You can learn more about Hunter Education from Vermont Fish and Wildlife.
SAFETY FOR NON-HUNTERS
If you are looking to go outdoors during the hunting season:
- Make sure you can be seen by wearing brightly colored clothing;
- Keep pets leashed and visible;
- Know when and where hunting is allowed;
- Make yourself known by whistling, talking loudly, or wearing a bell. Once you have made yourself known to hunters, do not make unnecessary noise to disturb wildlife or hunting.

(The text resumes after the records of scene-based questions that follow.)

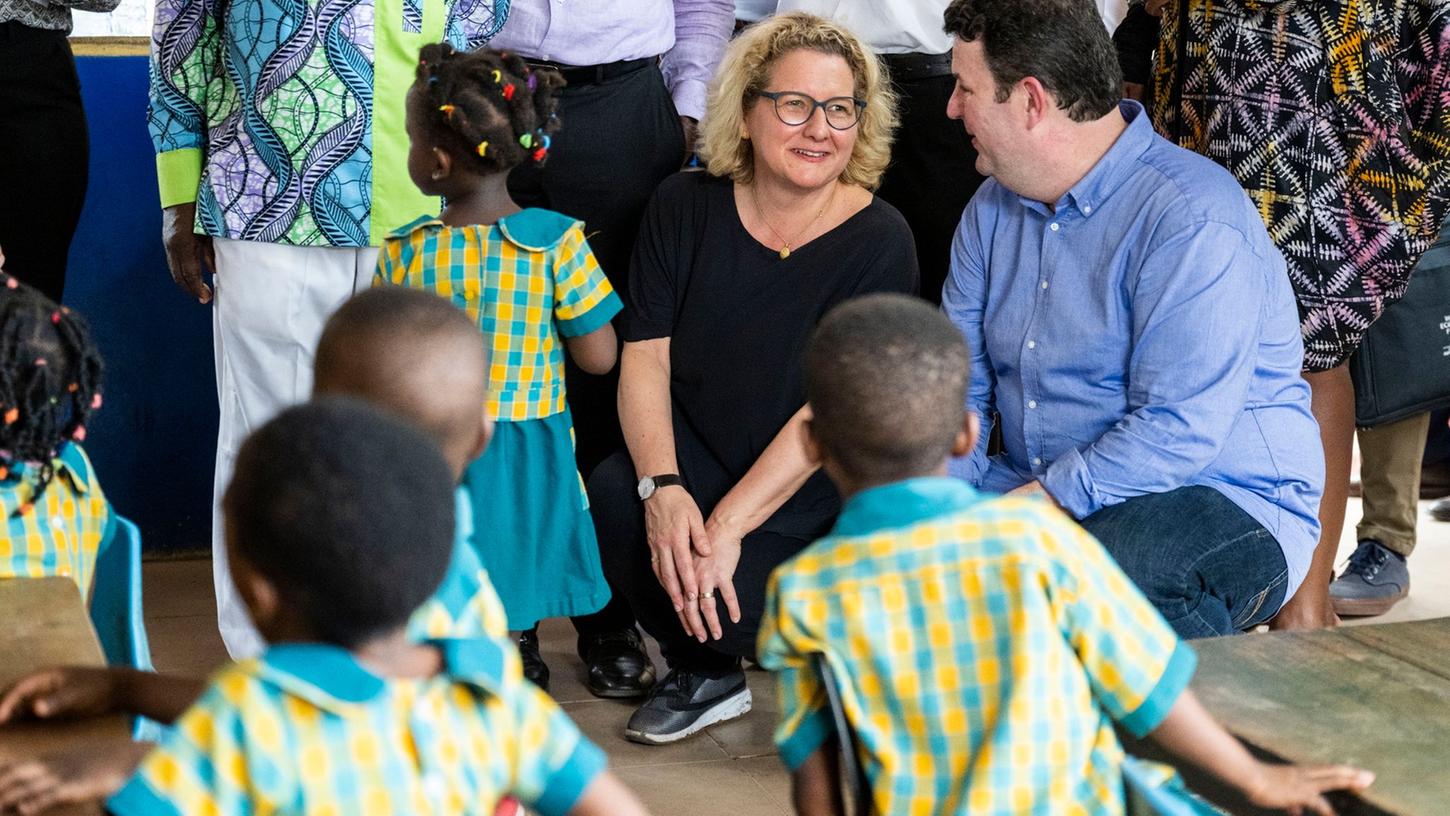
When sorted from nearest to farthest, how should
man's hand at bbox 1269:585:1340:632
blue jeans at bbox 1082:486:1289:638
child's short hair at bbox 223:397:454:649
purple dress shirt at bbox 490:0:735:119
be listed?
child's short hair at bbox 223:397:454:649
blue jeans at bbox 1082:486:1289:638
purple dress shirt at bbox 490:0:735:119
man's hand at bbox 1269:585:1340:632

In Vermont, the Vermont Network estimates that, annually, 41,000 Vermonters are victims of domestic or sexual violence, with about 10,000 of those being children. Half of all homicides in Vermont are due to domestic violence and most of those deaths are firearm-related.
If you or someone you know is experiencing domestic violence, there are free resources and programs available both locally and nationally to support you.
- The National Domestic Violence Hotline at (800) 799-SAFE is available 24/7 for confidential assistance from a trained advocate;
- VictimConnect at (855) 484-2846;
- The Vermont Domestic Violence Hotline at (800) 228-7395;
- Find additional local domestic violence programs and resources through the Vermont Network.
- In 2021, 89% of firearm-related deaths were suicides. This is similar to previous years. 52% of all suicide deaths were by firearm.
- In 2020, 49 hospital visits and 75 deaths were firearm-related. The trend in firearm injury and death has not significantly changed over the past ten years.
- In 2021, the homicide death rate was 1.4 per 100,000 or 9 deaths total. This is similar to previous years. The majority of firearm deaths were with a firearm.
- In 2021, the number and rate of Vermonters dying by suicide increased: 21.0 per 100,000 (142 deaths).
- Firearm death rates are 8 times higher among males than females and are similar across all age groups 15 and older.
- White, non-Hispanic males ages 25 and older are most likely to die by suicide.